The last purported requirement should come as no surprise, as it directs taxpayers to provide the information required on Form 6765, the form on which a credit is claimed in the first place. However, the other requirements go far beyond what courts mandate and demand a level of detail that conceivably could stretch into the thousands of pages. The Memorandum cites no authority for the other requirements, and mandating the provision of more information than what Form 6765 calls for could “lead to absurd and patently unfair results for taxpayers.” Premier Tech, Inc. v. United States, No. 2:20-CV-890-TS-CMR, 2021 WL 2982064 (D. Utah July 15, 2021). In Premier Tech, a federal district court recently rejected the government’s assertion that a taxpayer must include in every Section 41 refund claim “additional documents addressing every single element in [Section 41], such as describing the research conducted, explaining how that research worked to develop a business component, detailing on whose wages and what supplies the money was spent, and proving the amount spent on research in the prior three tax years.” Premier Tech, 2021 WL 2982064 at 4. The court observed that Form 6765 does not ask for any of those details, and “if the IRS wants more information about the research tax credits, the IRS could require that information on Form 6765.” Id. The Memorandum acknowledges the existence of this authority and says that the IRS is “currently evaluating the opinion.” Memorandum at 11, fn. 27.
The Memorandum also does not address what a taxpayer who used a valid statistical sample under Rev. Proc. 2011-42 must produce. By definition, one who uses sampling only has the supposedly necessary information for units in the sample and then extrapolates from that to the rest of the population.

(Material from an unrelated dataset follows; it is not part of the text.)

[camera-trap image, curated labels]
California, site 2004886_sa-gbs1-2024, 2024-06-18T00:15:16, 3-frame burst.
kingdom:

Second, the Memorandum notes that the IRS may waive its right to treat a claim as deficient if it proceeds to examine the merits of the claim. Thus, it encourages agents not to begin the process of auditing a Section 41 claim and to reject it as deficient unless the claim, as filed, contains the information described above. See Memorandum at 21 (“Rejecting a deficient refund claim before initiating an audit (or otherwise actively considering the refund claim on its merits) is recommended and should eliminate the likelihood that a court will find the Service waived the specificity requirement under Treas. Reg. § 301.6402–2(b)(1).”).

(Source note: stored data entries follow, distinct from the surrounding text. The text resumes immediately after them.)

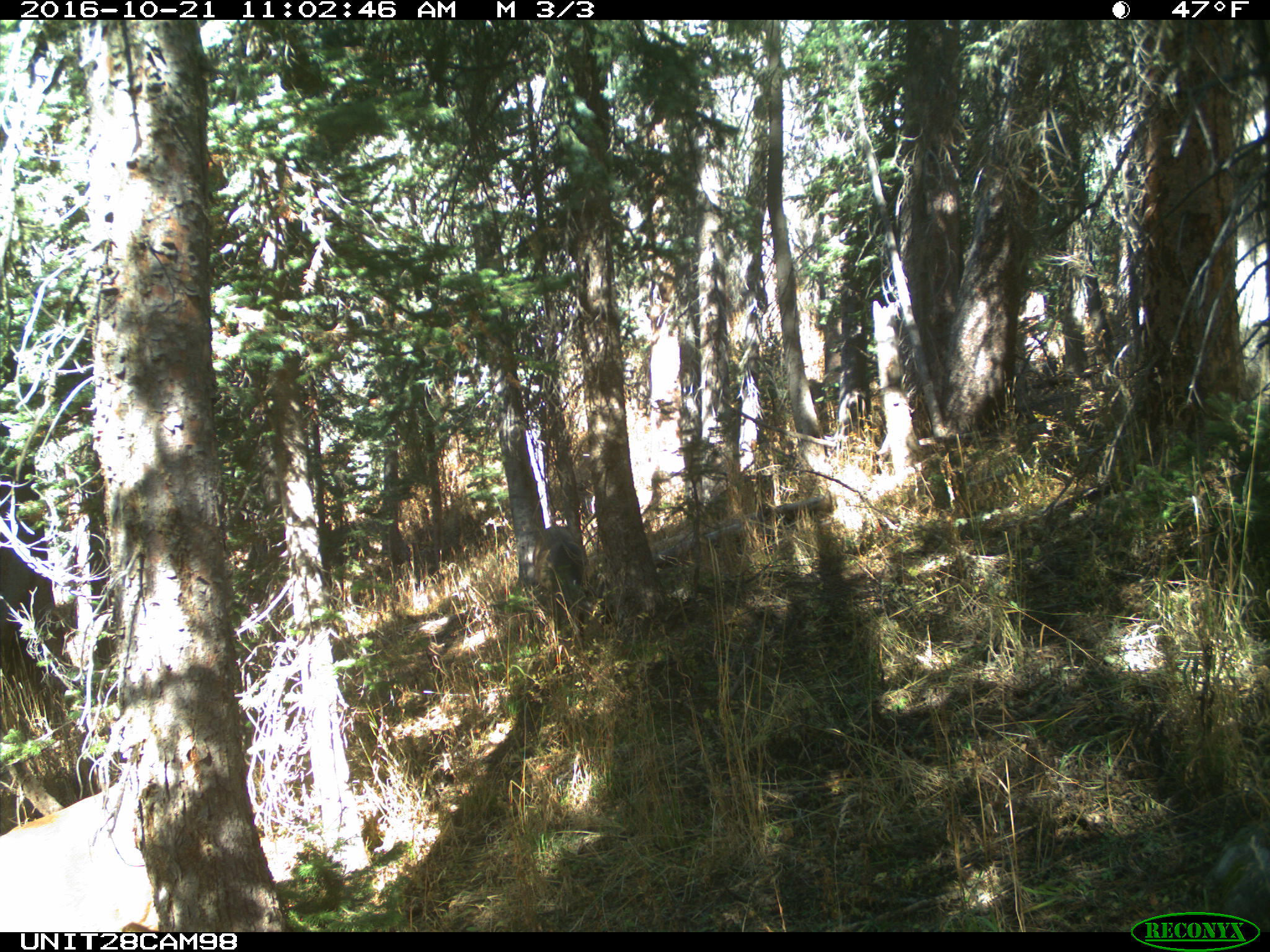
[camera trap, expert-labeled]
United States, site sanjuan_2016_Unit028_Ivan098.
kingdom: Animalia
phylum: Chordata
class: Mammalia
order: Artiodactyla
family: Cervidae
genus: Odocoileus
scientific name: Odocoileus hemionus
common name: mule deer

Finally, in discussing the application of the four-part test that activities must satisfy to be eligible for the Section 41 credit, the Memorandum adopts the language of the Tax Court’s recent Little Sandy Coal decision. Little Sandy Coal v. Commissioner, T.C. Memo. 2021-15 (2021). There, the Tax Court determined that a taxpayer must be able to demonstrate quantitatively that 80% or more of its research activities with respect to a business component constitute a process of experimentation (the fourth part of the four-part test) and that work performed by those directly supervising or directly supporting research may not be included in the numerator of the fraction used to compute the 80%, even though such activities may qualify for the credit if the test is met. Predictably, the Memorandum adopts the extremely commissioner-friendly view in that Tax Court Memorandum decision, but we believe the court’s analysis of the treatment of support and supervision activities is incorrect based on a careful reading of the regulatory language. However, until that erroneous conclusion is challenged successfully in court, taxpayers should expect the IRS to follow it in research credit examinations.

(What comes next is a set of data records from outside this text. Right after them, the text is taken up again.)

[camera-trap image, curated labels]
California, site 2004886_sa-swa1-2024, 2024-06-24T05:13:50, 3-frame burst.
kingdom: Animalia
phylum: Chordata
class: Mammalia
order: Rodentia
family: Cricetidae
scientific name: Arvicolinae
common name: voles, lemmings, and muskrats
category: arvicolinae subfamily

The Memorandum appears to augur a new level of aggressiveness by the IRS in challenging research credit refund claims. An accompanying IRS Release indicated that the “IRS will provide a grace period (until January 10, 2022) before requiring the inclusion of this information with timely filed Section 41 research credit claims for refund.” IR-2021-203 (Oct. 15, 2021). Taxpayers who are unable to submit claims prior to that date will have to consider carefully whether they will go to the time and expense of preparing Section 41 refund claims with the extensive information purportedly required so that their exam teams will review their claims, or whether they are willing to have their claims rejected for supposed procedural deficiencies and to address the issue with IRS Appeals (which may be reluctant to consider the merits of the claim if the Exam Team relied on the Memorandum and did not develop the underlying facts) or in court.